Die Branchen-Fachverbände der Möbelindustrie mit Sitz Herford zu Praxis und Rechtsmäßigkeit von Konventionalstrafen.

Nach der Alno-Insolvenz im letzten Jahr verzeichneten viele Küchenhersteller massive Auftrags-Zuwächse, die daraus resultierten, dass sich die Alno-Kapazitäten auf andere Hersteller verteilten. Dieses erhebliche AuftragsWachstum führte wiederum dazu, dass die beauftragten Hersteller befürchten mussten, in Lieferverzug zu geraten – schlicht, weil sie die Auftragsflut nicht in der (meist früher) vertraglich vereinbarten Frist abarbeiten konnten.

Nach den Einkaufsbedingungen des Handels drohen in solchen Fällen Konventionalstrafen, für die möglicherweise Rückstellungen in den Bilanzen zu bilden sind.
Die Küchenmöbel-Hersteller sahen sich also einem erheblichen wirtschaftlichen Risiko ausgesetzt, sodass die Verbände der Holz- und Möbelindustrie Nordrhein-Westfalen e. V., Herford, ein Rechtsgutachten in Auftrag gaben, um die oftmals sehr drastischen Regelungen in den Einkaufsbedingungen großer deutscher Verbände und Händler überprüfen zu lassen.
Mit der Prüfung beauftragt wurde die überörtliche Großkanzlei Brandi Rechtsanwälte Partnerschaft mbB, Sitz Bielefeld. Deren Handelsrechts-Experte Dr. Bernhard König stellte auf der Mitgliederversammlung des Verbands der Deutschen Küchenmöbel-industrie e. V. im November 2017 dieses Rechtsgutachten erstmals vor.
Das Ergebnis in wenigen Worten zusammengefasst: Die Forderungen des Handels nach Konventionalstrafen, pauschaliertem Schadensersatz oder Kürzung der Einkaufspreise sind rechtswidrig. Zwar können Lieferverzug oder andere vertragliche Pflichtverletzungen Vertragsstrafen nach sich ziehen – allerdings nur, wenn sie wirksam vereinbart worden sind.

## ZUR AUFGABE
Führe den Text über Konventionalstrafen im Anschluss an seinen letzten Satz fort. Die nachstehenden Daten sind eigenständiges Material und gehören nicht zum Text über Konventionalstrafen.

Einträge aus einer Sammlung
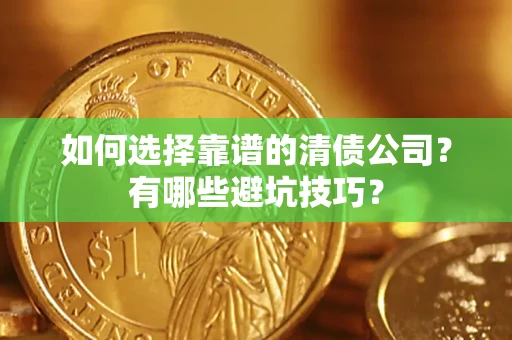 北京如何选择靠谱的清债公司？有哪些避坑技巧？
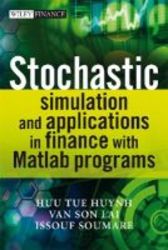Stochastic Simulation And Applications In Finance With Matlab Programs hardcover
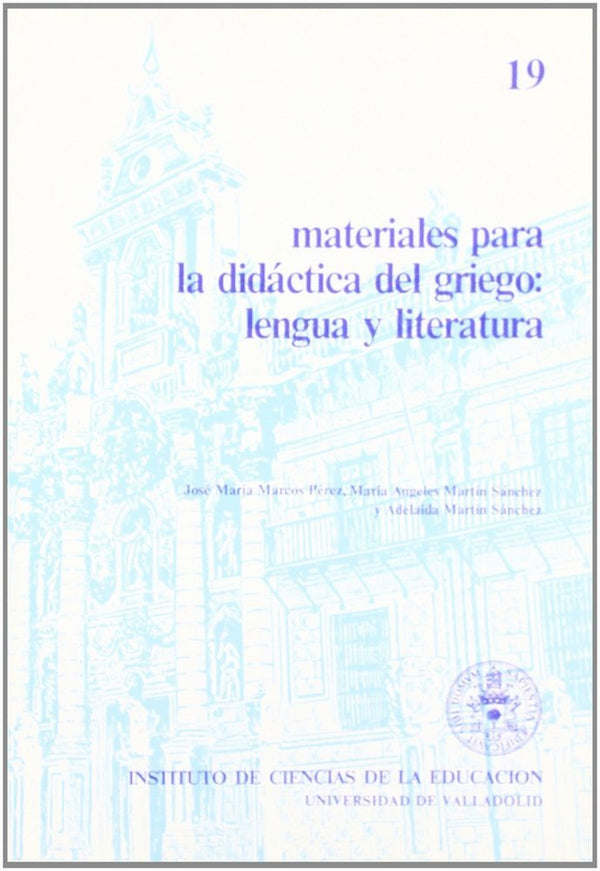 Materiales Para La Didactica Del Griego: Lengua Y Literatura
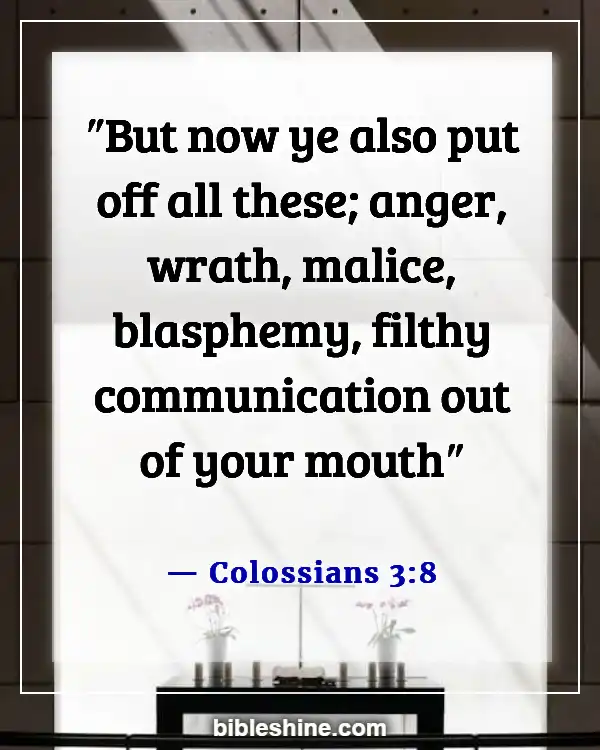 Bible Verses About Bad Behavior (Colossians 3:8)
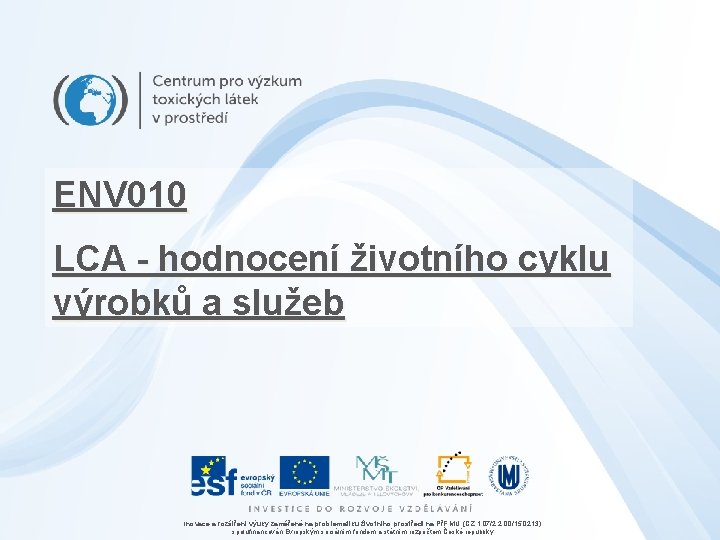 ENV 010 LCA - hodnocení životního cyklu výrobků a služeb Inovace a rozšíření výuky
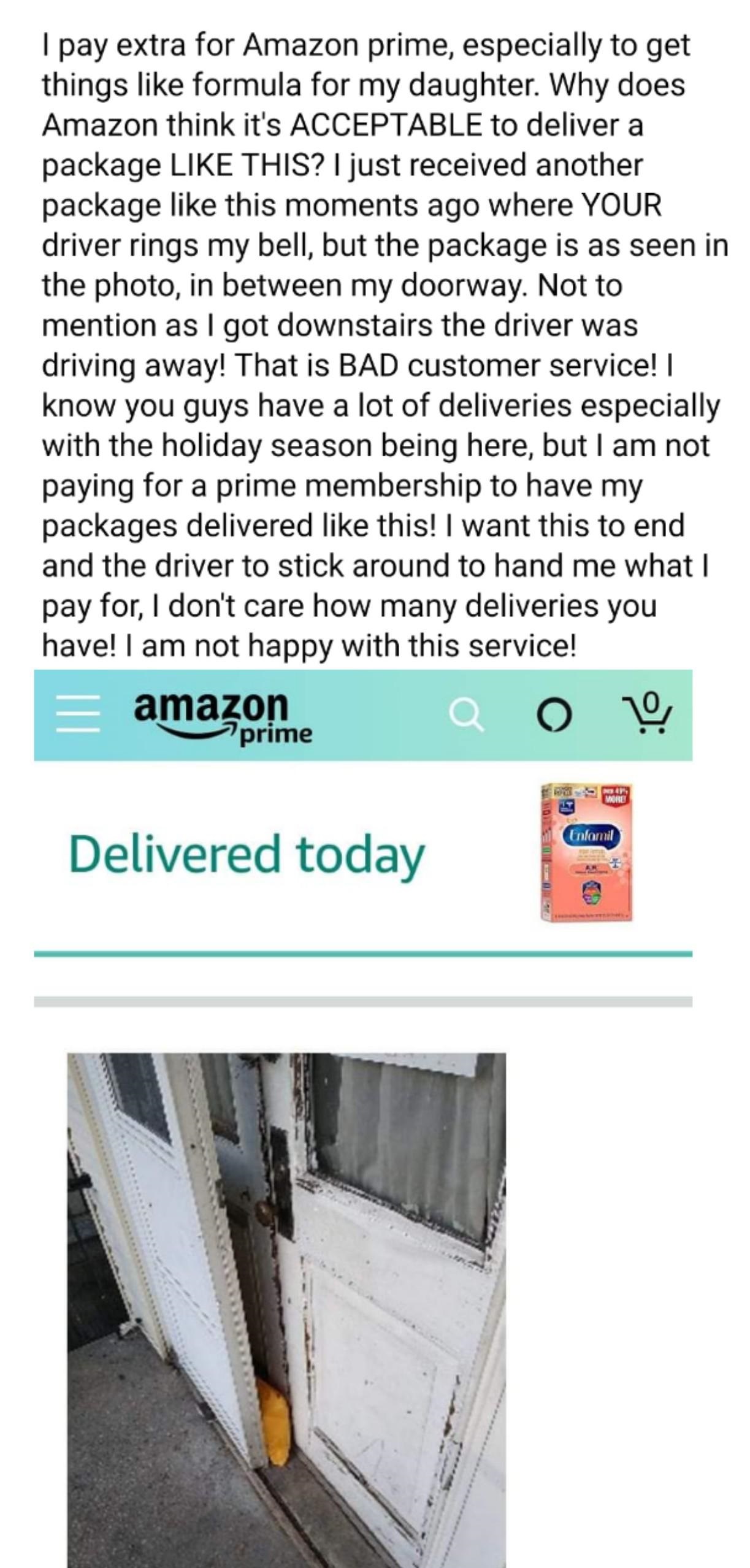 material - I pay extra for Amazon prime, especially to get things formula for my daughter. Why does Amazon think it's Acceptable to deliver a package This? I just received another package this moments ago where Your driver rings my bell, but the package i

## ERGEBNIS UNTEN
Die Vertragsstrafen-Regelungen des Handels finden sich überwiegend in sogenannten Allgemeinen Geschäftsbedingungen (AGB), für deren Wirksamkeit jedoch strenge Maßstäbe gelten.
Vor allem in Einkaufsbedingungen findet man typischerweise Klauseln, die die Durchsetzung von Schadensersatz-Ansprüchen erleichtern sollen, wenn der Lieferant seine Vertragspflichten nicht erfüllt hat. Häufig anzutreffen sind Klauseln,

  • nach denen alle Lieferzeiten garantiert oder alle Liefertermine Fixtermine sind,
  • in denen bei Lieferverzug ein pauschalierter Schadensersatz vorgesehen ist oder
  • die bei Nichteinhaltung von Lieferfristen Vertragsstrafen vorsehen.

Es kommt also auf die Frage an, ob der Hersteller mit dem Händler eine individuelle Vereinbarung über den Inhalt der Vertragsstrafen-Klausel getroffen hat oder ob der Händler einen formularmäßig vorformulierten Text verwendet, den er dem Hersteller zur Unterschrift vorlegt, ohne dass jener seine Vorstellungen einbringen kann.
Haben Hersteller und Händler eine Individual-Vereinbarung getroffen, gibt ihnen der Gesetzgeber einen deutlich größeren Spielraum. Sie dürfen hier auch vom Gesetz abweichende Vereinbarungen treffen.
Dass zwischen den Einkaufsverbänden des Möbelhandels und ihren Lieferanten Individual-Vereinbarungen getroffen wurden, dürfte eher die Ausnahme sein. Deutlich häufiger anzufinden sind im Handelsverkehr nämlich AGB und Formularverträge, für die engere gesetzliche Grenzen gelten.
Darüber hinaus stellt sich die Frage, welcher konkrete Schaden dem Möbelhandel überhaupt entstanden ist, wenn der Hersteller verspätet liefert. Wenn überhaupt ein finanzieller Schaden entstanden ist – die bloße Verärgerung des Endkunden über die zu spät gelieferte Küche o. Ä. reicht hier nicht aus –, so dürfte dieser ausgesprochen gering sein und wäre im Übrigen vom Handel nachzuweisen.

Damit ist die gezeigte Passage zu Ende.